DATA RECORDS:
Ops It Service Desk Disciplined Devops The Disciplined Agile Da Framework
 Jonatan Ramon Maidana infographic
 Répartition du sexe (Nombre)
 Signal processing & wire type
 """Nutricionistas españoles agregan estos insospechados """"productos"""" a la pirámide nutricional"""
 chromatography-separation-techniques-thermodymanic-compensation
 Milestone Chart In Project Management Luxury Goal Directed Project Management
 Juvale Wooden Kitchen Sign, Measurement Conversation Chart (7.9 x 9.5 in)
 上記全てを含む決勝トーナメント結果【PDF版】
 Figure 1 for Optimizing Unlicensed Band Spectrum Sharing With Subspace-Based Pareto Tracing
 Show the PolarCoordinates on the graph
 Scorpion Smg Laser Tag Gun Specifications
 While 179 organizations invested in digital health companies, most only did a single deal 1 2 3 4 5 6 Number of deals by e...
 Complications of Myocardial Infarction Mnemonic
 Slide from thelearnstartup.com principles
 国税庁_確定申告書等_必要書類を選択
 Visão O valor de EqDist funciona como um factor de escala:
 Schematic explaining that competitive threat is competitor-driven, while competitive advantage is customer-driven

TO DO:
Set down the lines from the one with "上記全てを含む決勝トーナメント結果【PDF版】" through the end of the data above. Keep each exactly as written and add no other line.

WRITTEN RESPONSE:
 上記全てを含む決勝トーナメント結果【PDF版】
 Figure 1 for Optimizing Unlicensed Band Spectrum Sharing With Subspace-Based Pareto Tracing
 Show the PolarCoordinates on the graph
 Scorpion Smg Laser Tag Gun Specifications
 While 179 organizations invested in digital health companies, most only did a single deal 1 2 3 4 5 6 Number of deals by e...
 Complications of Myocardial Infarction Mnemonic
 Slide from thelearnstartup.com principles
 国税庁_確定申告書等_必要書類を選択
 Visão O valor de EqDist funciona como um factor de escala:
 Schematic explaining that competitive threat is competitor-driven, while competitive advantage is customer-driven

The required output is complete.